DESCRIPTION (provided by applicant): Hip fractures occur in 280,000 Americans, over 5,000 per week. During the next 40 years, the number of hip fractures is likely to exceed 500,000 annually, and the estimated annual health care costs will reach a Staggering $9.8 billion. Hip fracture patients are at risk of a 30% mortality rate and impairment of independence and quality of life. Hip fractures are commonly treated with hip replacement, or arthroplasty. Two common types of arthroplasty exist, total hip arthroplasty (THA) and hemi-arthroplasty (HA). Advocates of hemi-arthroplasty (HA) focus upon reduced dislocation rates, lower rates of deep vein thrombosis, shorter operating times, less blood loss, and a technically less demanding procedure. Surgeons supporting THA perceive benefits in improving patient function and improving quality of life. Methodological limitations of previous studies, as well as their small sample sizes and resulting wide confidence intervals, have left the optimal operative approach unresolved. Objectives: In patients over 50 years who have sustained a displaced femoral neck fracture, what is the rate of re-operation at 2 years when THA versus HA is used as the surgical treatment? We will also evaluate patient function and quality of life. Study Design: To maximize the efficiency of our randomized patients, we propose an expansion of our ongoing pilot study into a vanguard phase of our proposed definitive randomized trial of 1, 316 patients, including 200 total patients in the US, who have sustained a displaced femoral neck fracture. This study will recruit 100 more patients across 12 US sites, and continue to follow the 100 patients from the pilot study. Patients will be randomized to either THA or HA and treated by surgeons with expertise in that technique.

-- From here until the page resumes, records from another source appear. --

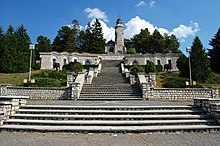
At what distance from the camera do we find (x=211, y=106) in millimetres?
6785

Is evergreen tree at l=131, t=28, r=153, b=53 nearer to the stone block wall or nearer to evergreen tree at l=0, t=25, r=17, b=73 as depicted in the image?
evergreen tree at l=0, t=25, r=17, b=73

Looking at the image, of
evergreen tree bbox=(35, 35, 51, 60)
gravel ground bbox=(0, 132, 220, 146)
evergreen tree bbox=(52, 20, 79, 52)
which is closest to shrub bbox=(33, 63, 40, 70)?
evergreen tree bbox=(35, 35, 51, 60)

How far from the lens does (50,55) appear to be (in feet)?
133

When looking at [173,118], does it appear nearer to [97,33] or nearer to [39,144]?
[39,144]

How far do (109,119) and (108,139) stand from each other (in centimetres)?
141

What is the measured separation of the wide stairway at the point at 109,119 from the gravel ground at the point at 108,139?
10.7 inches

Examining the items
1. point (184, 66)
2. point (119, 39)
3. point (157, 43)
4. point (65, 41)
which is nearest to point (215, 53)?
point (184, 66)

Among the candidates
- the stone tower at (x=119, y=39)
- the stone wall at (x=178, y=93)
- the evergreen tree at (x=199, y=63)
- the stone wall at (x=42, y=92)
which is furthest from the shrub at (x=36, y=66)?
the stone wall at (x=178, y=93)

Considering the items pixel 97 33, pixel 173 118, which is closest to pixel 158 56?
pixel 97 33

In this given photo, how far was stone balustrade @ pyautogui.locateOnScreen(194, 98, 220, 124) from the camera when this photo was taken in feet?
21.4

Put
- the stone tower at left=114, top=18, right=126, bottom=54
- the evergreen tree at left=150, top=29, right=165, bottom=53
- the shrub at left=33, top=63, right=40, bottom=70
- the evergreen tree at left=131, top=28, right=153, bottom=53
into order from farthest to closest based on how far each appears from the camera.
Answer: the evergreen tree at left=131, top=28, right=153, bottom=53 → the evergreen tree at left=150, top=29, right=165, bottom=53 → the stone tower at left=114, top=18, right=126, bottom=54 → the shrub at left=33, top=63, right=40, bottom=70

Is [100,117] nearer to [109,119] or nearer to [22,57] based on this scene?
[109,119]

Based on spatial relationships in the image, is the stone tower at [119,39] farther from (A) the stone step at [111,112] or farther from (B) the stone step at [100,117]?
(B) the stone step at [100,117]

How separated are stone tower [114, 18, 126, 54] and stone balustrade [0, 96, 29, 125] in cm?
4470
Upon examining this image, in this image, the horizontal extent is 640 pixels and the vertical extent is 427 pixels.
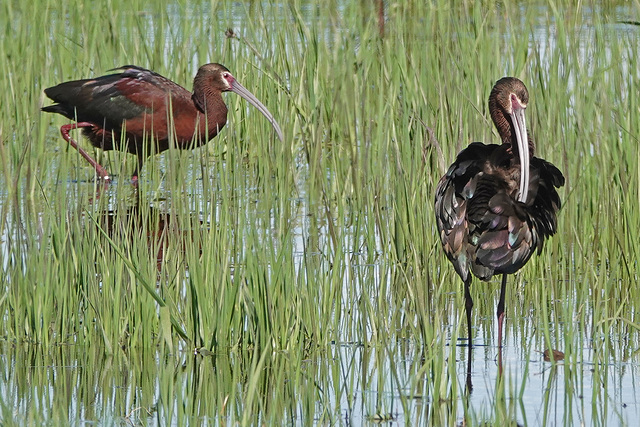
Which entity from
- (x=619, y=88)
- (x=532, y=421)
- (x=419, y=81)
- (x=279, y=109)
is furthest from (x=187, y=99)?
(x=532, y=421)

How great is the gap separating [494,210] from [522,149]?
28cm

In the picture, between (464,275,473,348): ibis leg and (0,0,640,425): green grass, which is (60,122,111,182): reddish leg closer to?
(0,0,640,425): green grass

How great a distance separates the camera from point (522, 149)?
4270 millimetres

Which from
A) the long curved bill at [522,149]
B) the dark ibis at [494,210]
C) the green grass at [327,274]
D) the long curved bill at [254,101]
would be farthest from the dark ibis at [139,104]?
the dark ibis at [494,210]

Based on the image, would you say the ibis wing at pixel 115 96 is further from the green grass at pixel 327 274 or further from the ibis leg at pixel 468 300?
the ibis leg at pixel 468 300

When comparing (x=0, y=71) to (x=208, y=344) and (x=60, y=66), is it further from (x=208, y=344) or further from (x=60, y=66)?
(x=208, y=344)

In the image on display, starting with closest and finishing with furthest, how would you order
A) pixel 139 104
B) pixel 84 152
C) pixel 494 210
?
pixel 494 210 < pixel 84 152 < pixel 139 104

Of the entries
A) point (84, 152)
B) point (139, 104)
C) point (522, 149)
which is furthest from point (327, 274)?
point (139, 104)

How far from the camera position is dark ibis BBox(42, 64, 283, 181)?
22.4 ft

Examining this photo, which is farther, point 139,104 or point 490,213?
point 139,104

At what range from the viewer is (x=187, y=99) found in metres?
7.05

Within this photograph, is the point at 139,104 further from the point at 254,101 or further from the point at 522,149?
the point at 522,149

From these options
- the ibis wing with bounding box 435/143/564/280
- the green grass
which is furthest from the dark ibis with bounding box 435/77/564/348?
the green grass

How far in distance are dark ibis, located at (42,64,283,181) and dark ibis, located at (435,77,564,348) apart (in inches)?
103
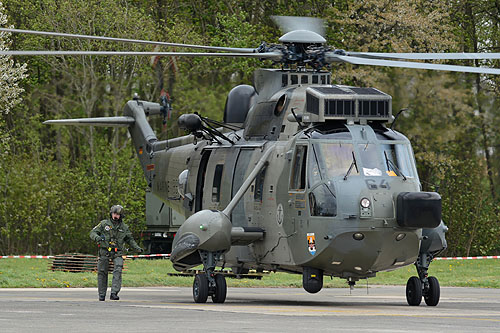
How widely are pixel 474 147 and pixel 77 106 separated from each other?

We will independently adjudicate revision surgery rates and collect functional outcome data at hospital discharge, 1 week, 10 weeks, 6-, 9-, 12-, 18- and 24-months. Hypothesis: We hypothesize that total hip arthroplasty will have similar or lower rates of re-operation (primary outcome) and higher functional outcome scores (secondary outcome) at 24 months compared with hemi-arthroplasty. This trial will not only change current orthopaedic practice, but will set a benchmark for the conduct of future orthopaedic trials.